En aquel tiempo de nuestra infancia,
Papá ya simpatizaba con el alcohol, aunque todavía no se había
vuelto una simpatía militante, como lo sería después. Se ocupaba de
nosotros —asistido de Dolores, que era nuestro ángel de la
guarda— y llenaba las ausencias de Mamá lo mejor que podía. Pero
en verano solíamos verlo poco. Todos decíamos que aprovechaba esa época
del año para hacer sus viajes de negocios, aunque yo creo que
simplemente huía de la presencia de Mamá. Con ella tenía una relación
de indiferente vecindad desde el nacimiento de Anita, según supe años
después por boca de mi hermana mayor Emilia, a quién se lo dijo
Dolores, a quien se lo confesó Mamá. Pero Papá, que envejeció
intentando ocupar los lugares que ella dejaba, intentando protegernos
de nuestra destino —como hoy lo hacemos nosotros mismos— nunca
tuvo la fuerza suficiente para enfrentar los veraneos.
Emilia y Santiago son hijos de Mamá,
pero de un matrimonio anterior del que nunca nos contó demasiado ni
nosotros quisimos averiguar. Vivían con su padre, un conocido
director de teatro, y se reunían con nosotros a pasar las vacaciones,
lo que los convertía en unos desconocidos a los que nos unían lazos
de sangre, extraña relación que en nuestra familia parece ser un
sello identificatorio. Su vida transcurrió en todos los teatros del
mundo y en ningún sitio en particular. Un día de diciembre
simplemente llegaban a la cabaña de la playa, convocados por el
verano, con sus valijas cargadas de polvo y timidez que conjurábamos
con el primer baño y los primeros abrazos.
A medida que crecimos fuimos
comprendiendo lo importante que éramos los unos para los otros y hoy
los cinco hermanos formamos una familia. El hecho de que nuestros
afectos maternales hayan sido tan mezquinos, nos ha llevado a valorar
los días en la playa como únicos referentes de normalidad, o quizás
hayamos tenido aquí momentos realmente felices. En todo caso, cuando
crecimos pusimos especial cuidado en cultivar el recuerdo de lo bueno
y cálido, de lo mejor del pasado. Y en cierta forma, esta casa, estas
vacaciones representan mucho más que una casa y unas vacaciones.
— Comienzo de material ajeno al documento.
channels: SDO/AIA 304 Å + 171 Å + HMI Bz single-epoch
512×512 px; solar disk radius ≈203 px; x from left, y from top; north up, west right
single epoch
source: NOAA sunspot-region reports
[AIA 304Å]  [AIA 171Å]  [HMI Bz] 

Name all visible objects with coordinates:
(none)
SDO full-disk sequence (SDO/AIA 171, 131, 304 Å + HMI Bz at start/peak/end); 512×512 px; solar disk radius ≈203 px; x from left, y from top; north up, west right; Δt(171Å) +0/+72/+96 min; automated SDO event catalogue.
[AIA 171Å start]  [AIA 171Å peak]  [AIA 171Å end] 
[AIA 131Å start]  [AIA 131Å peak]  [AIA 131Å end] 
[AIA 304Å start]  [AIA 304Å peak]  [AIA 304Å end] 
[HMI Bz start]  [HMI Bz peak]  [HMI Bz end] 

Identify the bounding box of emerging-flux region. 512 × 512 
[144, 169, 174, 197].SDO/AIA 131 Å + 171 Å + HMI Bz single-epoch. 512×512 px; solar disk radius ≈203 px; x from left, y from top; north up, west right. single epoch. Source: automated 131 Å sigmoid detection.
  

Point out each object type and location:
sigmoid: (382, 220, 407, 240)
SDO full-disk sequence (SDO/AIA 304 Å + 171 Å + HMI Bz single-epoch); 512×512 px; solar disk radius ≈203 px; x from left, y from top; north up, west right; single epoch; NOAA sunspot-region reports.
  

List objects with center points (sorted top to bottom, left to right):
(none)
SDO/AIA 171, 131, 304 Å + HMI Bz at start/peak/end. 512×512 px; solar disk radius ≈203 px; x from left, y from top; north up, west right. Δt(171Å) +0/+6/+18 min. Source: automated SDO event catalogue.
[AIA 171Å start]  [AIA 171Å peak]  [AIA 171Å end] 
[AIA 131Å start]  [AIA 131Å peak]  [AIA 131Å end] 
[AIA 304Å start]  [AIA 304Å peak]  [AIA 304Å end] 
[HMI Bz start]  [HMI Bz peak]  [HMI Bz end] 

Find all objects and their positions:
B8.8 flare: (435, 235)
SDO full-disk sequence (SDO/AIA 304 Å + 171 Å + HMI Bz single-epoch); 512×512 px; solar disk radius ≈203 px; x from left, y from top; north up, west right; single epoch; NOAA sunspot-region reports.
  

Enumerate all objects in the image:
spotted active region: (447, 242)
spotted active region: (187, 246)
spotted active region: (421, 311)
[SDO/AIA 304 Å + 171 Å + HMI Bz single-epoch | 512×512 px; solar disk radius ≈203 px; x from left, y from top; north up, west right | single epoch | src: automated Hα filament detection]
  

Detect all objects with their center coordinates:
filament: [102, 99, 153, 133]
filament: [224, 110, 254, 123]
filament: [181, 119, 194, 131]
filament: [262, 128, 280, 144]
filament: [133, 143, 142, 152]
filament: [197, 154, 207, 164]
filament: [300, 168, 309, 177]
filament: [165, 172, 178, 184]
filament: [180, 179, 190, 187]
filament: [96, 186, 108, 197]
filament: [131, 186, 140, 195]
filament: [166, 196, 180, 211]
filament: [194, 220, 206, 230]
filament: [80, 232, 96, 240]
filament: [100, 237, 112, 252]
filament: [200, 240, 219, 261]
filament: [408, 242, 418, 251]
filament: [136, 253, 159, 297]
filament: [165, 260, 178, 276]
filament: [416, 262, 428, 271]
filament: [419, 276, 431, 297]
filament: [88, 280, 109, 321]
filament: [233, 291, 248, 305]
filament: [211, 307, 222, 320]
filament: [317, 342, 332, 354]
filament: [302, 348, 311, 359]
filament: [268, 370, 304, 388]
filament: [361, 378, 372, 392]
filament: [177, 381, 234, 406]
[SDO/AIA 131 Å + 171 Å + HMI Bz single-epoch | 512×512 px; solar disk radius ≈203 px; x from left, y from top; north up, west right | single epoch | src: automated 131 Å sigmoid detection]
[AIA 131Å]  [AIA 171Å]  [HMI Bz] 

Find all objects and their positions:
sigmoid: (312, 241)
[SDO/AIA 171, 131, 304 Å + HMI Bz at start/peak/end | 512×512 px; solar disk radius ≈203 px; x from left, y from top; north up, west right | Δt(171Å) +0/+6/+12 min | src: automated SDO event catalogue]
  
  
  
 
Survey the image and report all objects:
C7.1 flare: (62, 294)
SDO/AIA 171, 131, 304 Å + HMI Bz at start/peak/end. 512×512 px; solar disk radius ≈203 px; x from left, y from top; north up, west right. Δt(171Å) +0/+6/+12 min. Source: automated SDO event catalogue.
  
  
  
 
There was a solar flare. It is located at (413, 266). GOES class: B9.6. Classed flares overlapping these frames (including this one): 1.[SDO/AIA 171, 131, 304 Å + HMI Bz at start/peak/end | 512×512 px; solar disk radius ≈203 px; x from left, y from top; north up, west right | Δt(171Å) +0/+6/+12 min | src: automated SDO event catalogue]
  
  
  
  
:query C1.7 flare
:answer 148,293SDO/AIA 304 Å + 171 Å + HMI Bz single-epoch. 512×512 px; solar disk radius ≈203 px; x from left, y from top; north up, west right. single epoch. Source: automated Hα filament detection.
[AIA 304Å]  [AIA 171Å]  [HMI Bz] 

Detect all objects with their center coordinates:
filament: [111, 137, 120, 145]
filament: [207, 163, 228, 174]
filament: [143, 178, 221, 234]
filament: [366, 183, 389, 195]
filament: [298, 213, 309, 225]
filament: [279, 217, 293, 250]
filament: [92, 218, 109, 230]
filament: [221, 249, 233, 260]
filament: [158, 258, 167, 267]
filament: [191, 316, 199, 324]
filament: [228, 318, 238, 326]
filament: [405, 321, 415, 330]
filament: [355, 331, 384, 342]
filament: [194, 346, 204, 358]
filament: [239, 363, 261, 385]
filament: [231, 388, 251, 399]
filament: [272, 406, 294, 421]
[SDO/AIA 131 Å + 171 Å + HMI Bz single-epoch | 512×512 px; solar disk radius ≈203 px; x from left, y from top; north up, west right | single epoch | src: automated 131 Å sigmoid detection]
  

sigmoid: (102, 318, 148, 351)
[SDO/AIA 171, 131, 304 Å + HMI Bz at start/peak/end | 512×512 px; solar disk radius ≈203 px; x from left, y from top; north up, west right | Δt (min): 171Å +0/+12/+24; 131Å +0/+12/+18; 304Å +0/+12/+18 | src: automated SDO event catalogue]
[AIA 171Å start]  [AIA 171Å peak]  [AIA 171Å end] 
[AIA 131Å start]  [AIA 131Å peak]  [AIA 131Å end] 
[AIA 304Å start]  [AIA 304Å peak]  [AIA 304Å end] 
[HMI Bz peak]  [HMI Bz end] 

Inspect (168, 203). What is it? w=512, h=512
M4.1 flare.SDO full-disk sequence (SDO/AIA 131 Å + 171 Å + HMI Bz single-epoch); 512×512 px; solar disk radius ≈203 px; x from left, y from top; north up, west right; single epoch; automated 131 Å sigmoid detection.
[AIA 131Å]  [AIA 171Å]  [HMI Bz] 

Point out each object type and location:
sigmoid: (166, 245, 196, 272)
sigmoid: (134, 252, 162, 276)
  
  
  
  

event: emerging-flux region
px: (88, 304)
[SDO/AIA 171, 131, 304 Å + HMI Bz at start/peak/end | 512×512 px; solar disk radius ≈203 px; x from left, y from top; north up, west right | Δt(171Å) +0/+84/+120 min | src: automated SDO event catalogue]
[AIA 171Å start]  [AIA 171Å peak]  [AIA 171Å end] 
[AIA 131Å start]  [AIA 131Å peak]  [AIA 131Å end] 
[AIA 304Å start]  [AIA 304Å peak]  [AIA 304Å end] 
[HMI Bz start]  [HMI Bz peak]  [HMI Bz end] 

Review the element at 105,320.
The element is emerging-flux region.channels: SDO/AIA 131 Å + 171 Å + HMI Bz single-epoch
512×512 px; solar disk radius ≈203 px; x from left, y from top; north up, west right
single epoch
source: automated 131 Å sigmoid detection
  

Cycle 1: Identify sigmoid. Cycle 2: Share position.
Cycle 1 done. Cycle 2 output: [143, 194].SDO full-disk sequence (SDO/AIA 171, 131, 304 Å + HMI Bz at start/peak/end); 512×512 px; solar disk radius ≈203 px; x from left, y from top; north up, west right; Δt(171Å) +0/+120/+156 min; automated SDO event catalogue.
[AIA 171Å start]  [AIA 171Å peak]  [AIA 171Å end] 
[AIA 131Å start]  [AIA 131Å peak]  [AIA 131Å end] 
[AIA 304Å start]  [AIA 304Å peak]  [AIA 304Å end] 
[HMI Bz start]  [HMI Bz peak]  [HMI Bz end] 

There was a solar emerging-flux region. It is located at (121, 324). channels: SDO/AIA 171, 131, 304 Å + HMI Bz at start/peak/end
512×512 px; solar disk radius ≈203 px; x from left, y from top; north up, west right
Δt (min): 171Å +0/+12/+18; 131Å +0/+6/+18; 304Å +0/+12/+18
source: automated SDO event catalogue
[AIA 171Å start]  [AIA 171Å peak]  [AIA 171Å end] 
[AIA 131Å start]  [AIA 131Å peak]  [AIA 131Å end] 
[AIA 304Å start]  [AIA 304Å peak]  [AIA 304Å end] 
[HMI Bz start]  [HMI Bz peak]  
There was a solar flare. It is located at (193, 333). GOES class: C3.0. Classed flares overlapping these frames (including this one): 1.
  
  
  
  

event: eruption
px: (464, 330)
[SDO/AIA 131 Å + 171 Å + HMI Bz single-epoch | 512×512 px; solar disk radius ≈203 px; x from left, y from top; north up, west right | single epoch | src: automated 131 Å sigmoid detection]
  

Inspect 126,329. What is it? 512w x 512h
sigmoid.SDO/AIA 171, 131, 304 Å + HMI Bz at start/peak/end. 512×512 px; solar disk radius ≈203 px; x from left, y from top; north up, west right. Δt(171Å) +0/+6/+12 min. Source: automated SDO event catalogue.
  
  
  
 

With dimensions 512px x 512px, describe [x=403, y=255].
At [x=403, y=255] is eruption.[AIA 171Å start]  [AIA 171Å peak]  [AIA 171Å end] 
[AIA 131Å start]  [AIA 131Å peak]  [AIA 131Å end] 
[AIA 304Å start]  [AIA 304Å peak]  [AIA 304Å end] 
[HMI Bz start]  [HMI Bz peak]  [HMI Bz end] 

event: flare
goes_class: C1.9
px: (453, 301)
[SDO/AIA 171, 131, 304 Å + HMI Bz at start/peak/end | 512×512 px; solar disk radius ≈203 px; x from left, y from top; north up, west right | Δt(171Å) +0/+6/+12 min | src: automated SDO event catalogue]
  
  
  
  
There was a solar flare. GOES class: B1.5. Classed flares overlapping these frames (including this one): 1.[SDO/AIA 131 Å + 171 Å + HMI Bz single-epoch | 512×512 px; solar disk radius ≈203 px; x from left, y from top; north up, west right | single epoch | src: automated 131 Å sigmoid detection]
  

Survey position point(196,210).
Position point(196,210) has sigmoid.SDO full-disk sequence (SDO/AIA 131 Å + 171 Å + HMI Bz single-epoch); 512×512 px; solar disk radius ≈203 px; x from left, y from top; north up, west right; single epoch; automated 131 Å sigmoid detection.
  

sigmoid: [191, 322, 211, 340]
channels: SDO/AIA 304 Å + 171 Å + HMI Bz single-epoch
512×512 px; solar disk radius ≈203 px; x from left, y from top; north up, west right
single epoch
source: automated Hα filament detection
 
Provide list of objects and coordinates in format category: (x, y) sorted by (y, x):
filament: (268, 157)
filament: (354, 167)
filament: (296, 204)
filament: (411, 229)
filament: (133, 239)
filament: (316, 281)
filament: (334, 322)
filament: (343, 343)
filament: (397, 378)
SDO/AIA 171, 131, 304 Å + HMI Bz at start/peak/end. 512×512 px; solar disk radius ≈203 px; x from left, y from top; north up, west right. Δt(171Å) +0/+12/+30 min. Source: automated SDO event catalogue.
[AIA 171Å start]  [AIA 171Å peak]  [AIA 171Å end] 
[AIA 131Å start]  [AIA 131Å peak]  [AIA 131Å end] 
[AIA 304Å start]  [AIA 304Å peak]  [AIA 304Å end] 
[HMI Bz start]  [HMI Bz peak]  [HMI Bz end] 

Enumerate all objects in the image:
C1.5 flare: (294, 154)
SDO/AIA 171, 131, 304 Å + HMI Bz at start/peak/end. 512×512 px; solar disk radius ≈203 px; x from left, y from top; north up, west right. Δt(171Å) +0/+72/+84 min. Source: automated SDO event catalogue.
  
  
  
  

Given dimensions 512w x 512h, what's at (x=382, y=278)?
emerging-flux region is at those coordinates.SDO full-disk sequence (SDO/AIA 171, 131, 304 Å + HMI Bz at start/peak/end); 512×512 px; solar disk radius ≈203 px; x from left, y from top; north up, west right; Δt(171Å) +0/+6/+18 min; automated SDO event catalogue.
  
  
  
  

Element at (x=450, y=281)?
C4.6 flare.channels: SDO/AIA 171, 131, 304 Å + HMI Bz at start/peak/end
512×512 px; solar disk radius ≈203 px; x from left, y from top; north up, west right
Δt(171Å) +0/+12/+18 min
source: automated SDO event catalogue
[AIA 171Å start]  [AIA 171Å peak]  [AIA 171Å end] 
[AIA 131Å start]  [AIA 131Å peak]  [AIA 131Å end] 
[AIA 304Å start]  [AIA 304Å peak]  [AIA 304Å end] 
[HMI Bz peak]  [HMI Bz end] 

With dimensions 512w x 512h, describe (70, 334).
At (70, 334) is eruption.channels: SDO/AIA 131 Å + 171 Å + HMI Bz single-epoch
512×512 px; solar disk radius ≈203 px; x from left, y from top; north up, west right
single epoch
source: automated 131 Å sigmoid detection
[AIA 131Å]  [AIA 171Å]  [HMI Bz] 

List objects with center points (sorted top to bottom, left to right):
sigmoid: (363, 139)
Este verano, como sucede cada año,
se ha producido el milagro de que éste lugar un poco mítico y un
poco mágico, nos vuelve a reunir. Cada vez pensamos que será la última,
que ya hemos tenido suficiente, que ya nadie puede querer volver, pero
algo muy fuerte impulsa ésta unión. Tal vez necesitemos reelaborar
nuestra historia, o tal vez estemos decididos a demostrar el amor por
el absurdo.
Es casi gracioso ver a nuestra madre
tratando de recordar cómo eran aquellos niños que nunca conoció, y
a nosotros tratando de olvidar lo que nunca tuvimos.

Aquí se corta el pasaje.